● **PAGE EXTRACT**
• • • •

# A Few of my Favorite Things



## flippinout (Jul 16, 2010)

I have a favorite knife that I carry nearly everyday. Good steel, compact size, made to fit my hand. I love it.










I have a favorite natural slingshot. It has taken more squirrels than I can count, fits my hand perfect and I love it.










So the next logical step is to fuse the two into one:




















































The blade is held within the forks with neodynium magnets. The kangaroo hide lanyard locks everything in place for solid shooting. The core of the slingshot is comprised of three layers of canvas and linen micarta. The faces are osage orange with purpleheart spacers. The bolsters are made from G10 and vulcanized fiber. This was a personal challenge and a concept that had been on the drawing board for a few years. It was one of the more challenging builds I have undertaken.

Stay tuned for part two when I build one with a damascus blade made by Lee Silva of Black Sheep Forge!!

.... and don't ask if it is for sale, this one will be passed down to the grandchildren some day.


----------



## GHT (Jan 22, 2013)

:bowdown: WOW


----------



## Charles (Aug 26, 2010)

Very lovely, indeed!

Cheers ....... Charles


----------



## bigron (Nov 29, 2012)

that is absolutely amazing nathan when are you going to start this as a new line for the website


----------



## PorkChopSling (Jan 17, 2013)

Say what?! Of all things holy, sir, that is amazing and totally awesome. I believe you are on to something and should make more :thumbsup:


----------



## f00by (May 18, 2010)

wow. just wow. Spectacular Nathan! How does the knife hold in the sheath when drawing? Do you foresee some slippage as compression happens?

Thanks for showing!!!!!


----------



## Btoon84 (Nov 22, 2011)

Awesome Nathan, I knew it was only a matter of time before one of these was made. Brilliant execution. One of your best concoctions to date.


----------



## AnTrAxX (Jul 18, 2012)

Well...everytime you post a Slingshot i´m like: "Nice one...but how the h3ll will he beat this one?"

And then you post your next one and i´m like: "Oh...i see..."

Wonderful Piece Nathan. And i love your new Pins, are they from Lee Silva?

• • • •

● **DATASET**
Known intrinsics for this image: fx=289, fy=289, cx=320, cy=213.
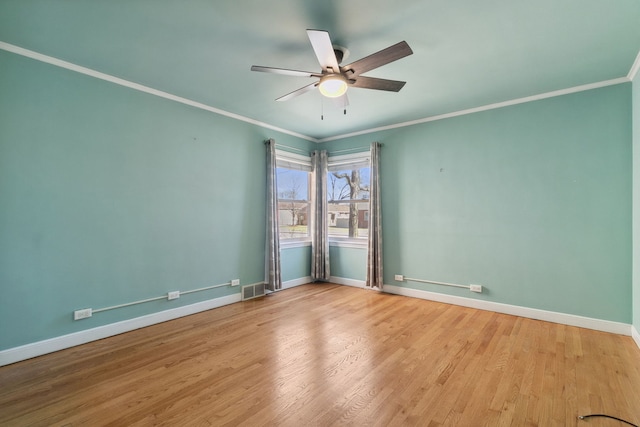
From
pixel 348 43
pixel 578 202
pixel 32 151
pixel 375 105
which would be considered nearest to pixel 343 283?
pixel 375 105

• • • •

● **WHAT THE TASK REQUIRES**
Can you repeat the knife-slingshot thread word for word, from "## f00by (May" up to and including "Thanks for showing!!!!!"?

● **RESPONSE TO THE TASK**
## f00by (May 18, 2010)

wow. just wow. Spectacular Nathan! How does the knife hold in the sheath when drawing? Do you foresee some slippage as compression happens?

Thanks for showing!!!!!